As many know, the recent climate change summit in Paris, France – where participants from all over the world used modern [and ostensibly polluting and warming] aircraft to get there – addressed a great many modern planetary sins, such as the use of coal to power plants for electricity, and the driving of an automobile to one’s place of work. Each of these habits is environmentally deadly and, if not stopped [cue the dramatic musical riff], the world as we know it will simply vanish into a sea of fire … one day. Nobody knows when, mind you, but they just know that it will.
Well, an “analysis” of those talks concluded that were all the provisions to be implemented, it would create hardship for “millions” of “forest dwellers,” leaving them without a home.
As the BBC noted:
Many developing countries will try to curb carbon emissions by setting aside forested areas as reserves.
But experts are worried that creating national parks often involves removing the people who live in these areas.
The study indicated designating forest reserves in Liberia and the Democratic Republic of Congo could displace as many as 1.3 million people.
Gee whiz.
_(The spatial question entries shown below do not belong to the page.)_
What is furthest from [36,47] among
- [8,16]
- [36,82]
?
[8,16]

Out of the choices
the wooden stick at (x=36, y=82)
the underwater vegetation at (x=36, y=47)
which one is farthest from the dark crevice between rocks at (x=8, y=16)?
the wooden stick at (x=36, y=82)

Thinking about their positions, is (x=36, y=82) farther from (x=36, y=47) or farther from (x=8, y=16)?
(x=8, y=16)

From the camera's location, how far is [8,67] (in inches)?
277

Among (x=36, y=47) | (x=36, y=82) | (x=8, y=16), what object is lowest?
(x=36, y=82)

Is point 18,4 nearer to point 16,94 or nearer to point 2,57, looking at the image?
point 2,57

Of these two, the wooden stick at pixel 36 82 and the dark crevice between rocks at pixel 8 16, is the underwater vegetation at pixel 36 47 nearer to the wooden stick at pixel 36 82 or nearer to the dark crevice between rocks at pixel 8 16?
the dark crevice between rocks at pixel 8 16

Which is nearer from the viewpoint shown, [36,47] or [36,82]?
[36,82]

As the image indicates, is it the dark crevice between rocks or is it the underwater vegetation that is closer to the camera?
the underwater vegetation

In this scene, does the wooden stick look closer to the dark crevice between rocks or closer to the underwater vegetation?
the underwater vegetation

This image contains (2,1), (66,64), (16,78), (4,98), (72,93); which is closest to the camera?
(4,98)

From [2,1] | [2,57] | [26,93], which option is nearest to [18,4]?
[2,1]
An Earth-firster just can’t win.
Funding from Norway would allow Liberia to set aside 30 percent of their forested regions by 2020. DR Congo, meanwhile, would accept funding from Germany and the Global Environmental Facility to set aside 12–15 percent of its forested lands.
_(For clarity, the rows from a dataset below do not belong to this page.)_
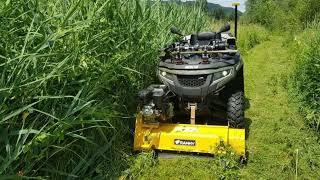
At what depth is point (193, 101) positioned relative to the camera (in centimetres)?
480

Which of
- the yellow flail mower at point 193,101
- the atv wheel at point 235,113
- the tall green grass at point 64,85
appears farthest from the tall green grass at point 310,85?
the tall green grass at point 64,85

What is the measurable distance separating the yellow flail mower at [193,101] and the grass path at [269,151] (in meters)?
0.20

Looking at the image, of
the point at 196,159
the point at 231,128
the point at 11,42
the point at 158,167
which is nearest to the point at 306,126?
the point at 231,128

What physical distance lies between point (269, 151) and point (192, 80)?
1166mm

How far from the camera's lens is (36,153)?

But, according to the analytical firm TMP Systems, if that were to happen, in Liberia as many as 335,000 people who live in forests could be displaced; in DR Congo, that number could be as high as 1 million.
“Governments have targets to expand their protected areas, and now with new climate funding being available the risk is they will use this to expand in a way that doesn’t respect local rights,” said Andy White, from the Rights and Resources Initiative, the campaign group that sponsored the research. “It could result in the displacement of millions of people.”
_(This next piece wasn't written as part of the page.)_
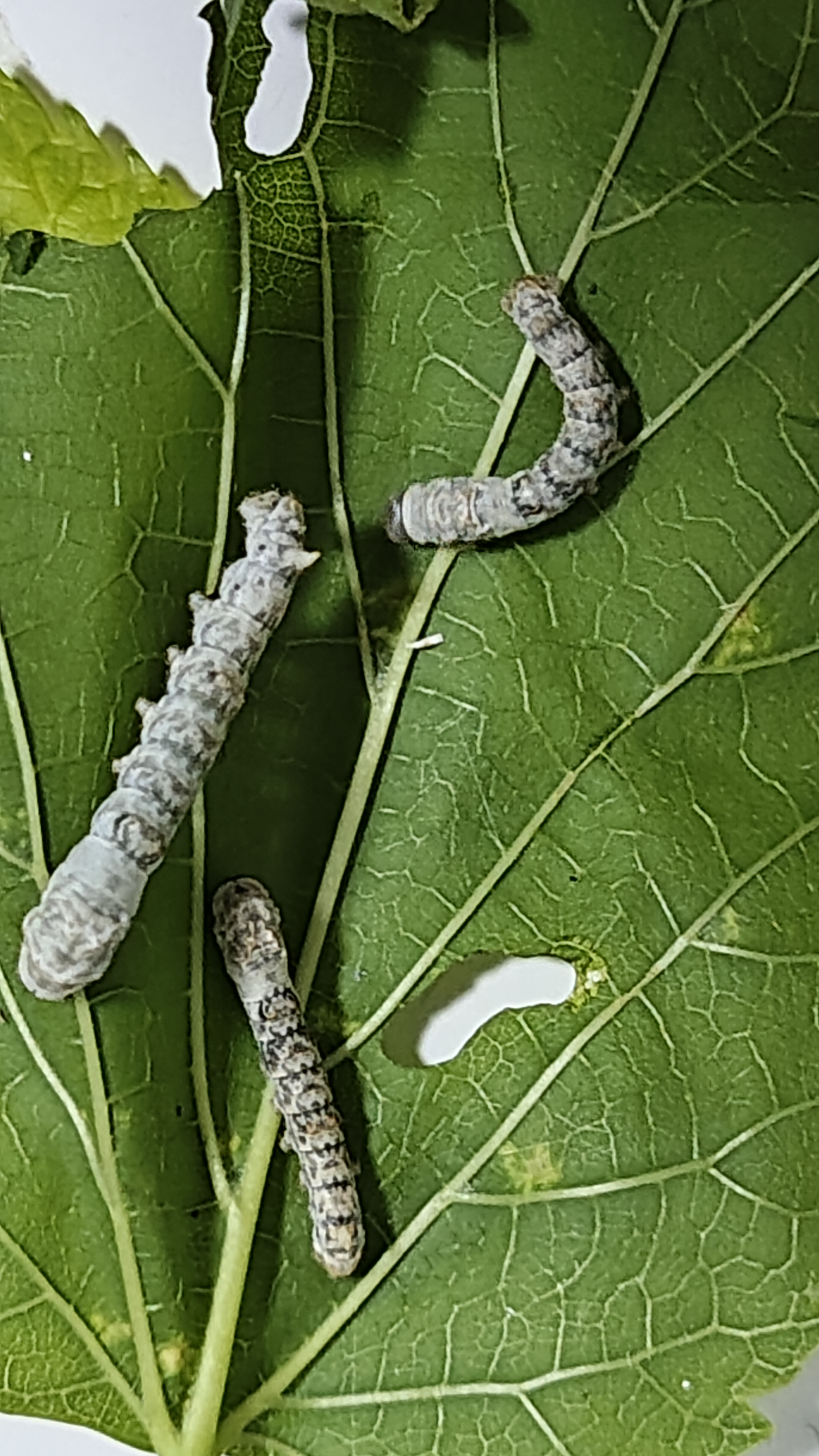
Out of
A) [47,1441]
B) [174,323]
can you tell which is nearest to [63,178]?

The analysts added that this kind of displacement is already occurring in sub-Saharan Africa, Southeast Asia and Latin America; sometimes it has caused violence.
“I don’t think the international community wants to displace rural dwellers in Liberia – but I think if we go about it in the way we are talking about it right now, that is going to be the result,” Constance Teague, of Liberia’s Sustainable Development Institute, told the BBC.
“We need to recognise that indigenous communities respect the forest and they have worked on [it] for hundreds of years,” she continued. “It may not look like what the international community may expect, but this effort to conserve the land does exist.”
She further noted that Liberia had the most forest space left in West Africa, mostly because of the indigenous communities.
In addition to assessing the impact of new environmental policies, the analysis also looked at costs of reimbursing people for the loss of their lands in both countries. Those costs would range from hundreds of millions of dollars to more than $1 billion.
“We need to make evidence available that makes it clear that the woods are full of people, and it makes more sense to help them rather than kick them out,” White said.
“They are active protectors, you don’t have to pay a park guard, because they protect their forests, and that is what the world needs.”
Actually, what the “world needs” is a whole lot less meddling by global elitist nannies who operate under the assumption that they have inherited a right that most of us don’t have – the right to socially, physically and financially alter the planet to their liking (and always to their advantage). Like always, the meddling nannies won’t be affected one iota by the decisions, rules and “solutions” they seek to impose, by force of arms, on everyone else.
And the worst part is, the premise upon which these so-called solutions rest – that mankind’s modern life is causing the planet’s weather to change and its surface temperature to warm – is phony.
Countries don’t have to face a decision between displacing their own citizens and complying with rules even climate change believers say won’t accomplish anything; they can simply say no to them.